Problems to work on
1. Can you copy the panthenol forum thread word for word from "## lsg (Oct 7, 2012)" to "catikit (Oct 8, 2012)"?
2. How would the forum thread about using panthenol continue past its final post? Write the next part.

Document section

# using panthenol



## catikit (Oct 7, 2012)

Hi there,
i want to make a tattoo after care balm, and i have read that 'panthenol' is an excellent ingredient to include. What is this? Is it a 'natural' ingredient? Also, how do i add it to my oil and wax mixture?
Many thanks


----------



## lsg (Oct 7, 2012)

Here is a link to one of my favorite sites:

http://swiftcraftymonkey.blogspot.com/s ... =panthenol


----------



## catikit (Oct 8, 2012)

Thanks - thats really useful. Very informative.
However, it appears to suggest that you must include some water content in the products which you wish to use panthenol in. Is this strictly true?


----------



## lsg (Oct 8, 2012)

Susan knows her stuff and I would tend to trust what she says.  Lotion Crafters states that their dl-panthenol powder is soluble in water, alcohol or propylene glycol.

Given information
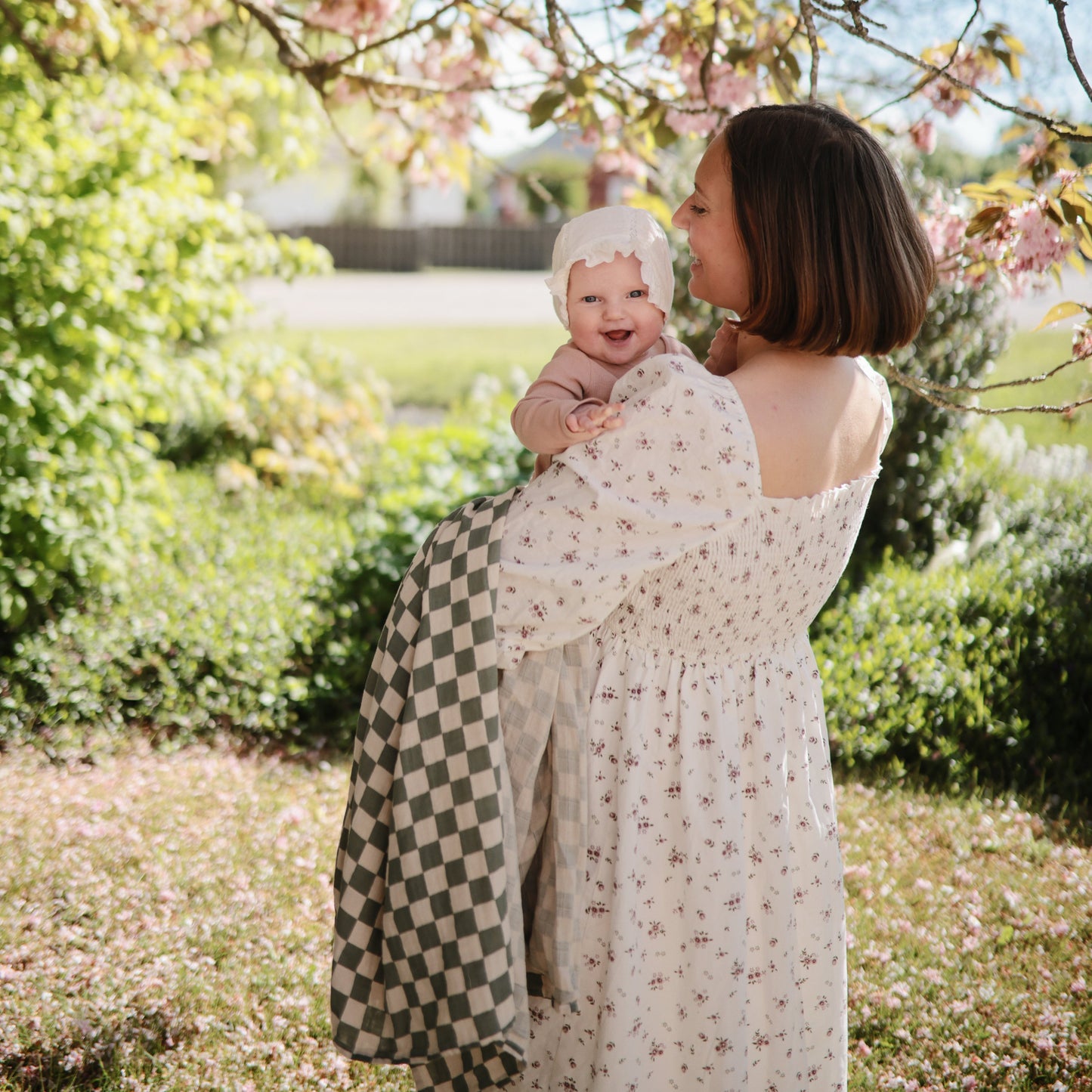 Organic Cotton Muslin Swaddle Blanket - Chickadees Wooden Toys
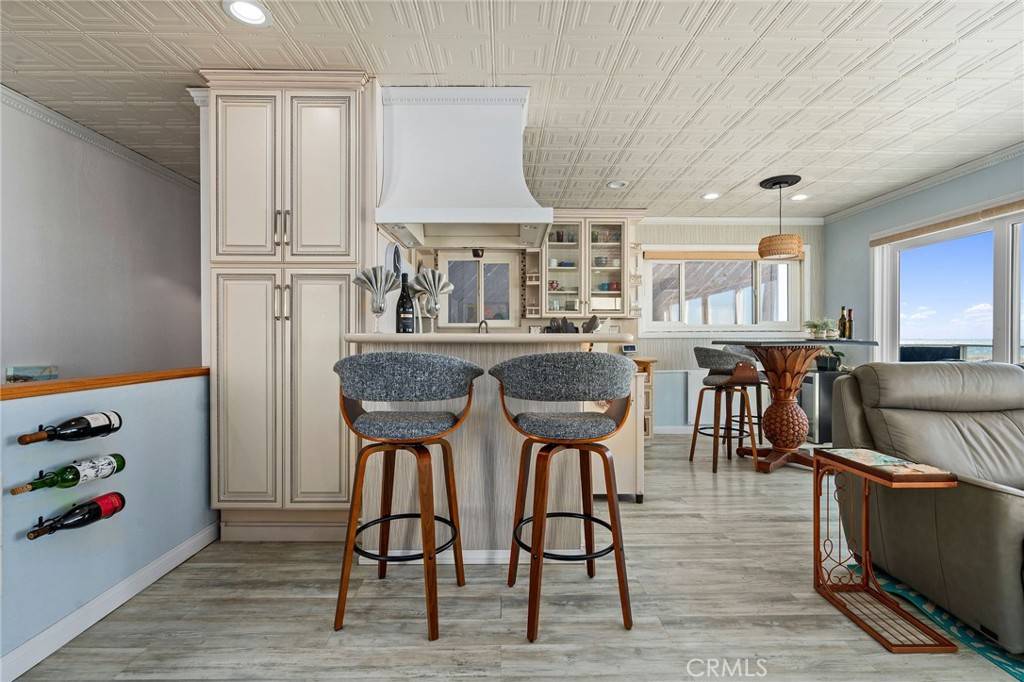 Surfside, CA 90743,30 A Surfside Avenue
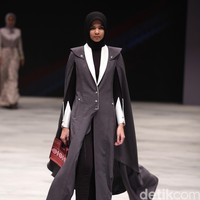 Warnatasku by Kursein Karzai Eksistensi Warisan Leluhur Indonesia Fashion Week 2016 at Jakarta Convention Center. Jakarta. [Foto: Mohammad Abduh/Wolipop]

Replies
1.
## lsg (Oct 7, 2012)

Here is a link to one of my favorite sites:

http://swiftcraftymonkey.blogspot.com/s ... =panthenol


----------



## catikit (Oct 8, 2012)

2.
----------



## Lindy (Oct 8, 2012)

Yes Panthenol requires water.  For after tattoo care you are not going to want to use DPG (skin irritant) or alcohol.  You can make a thick aqueous cream and it would actually apply nicer than a balm, less drag.  By upping your ewax plus adding some stearic acid you would end up with a wonderful cream.  Keep in mind that the best products are ones that are nature and science properly balanced.  Not everything scientific  is evil just as not everything that is natural is safe....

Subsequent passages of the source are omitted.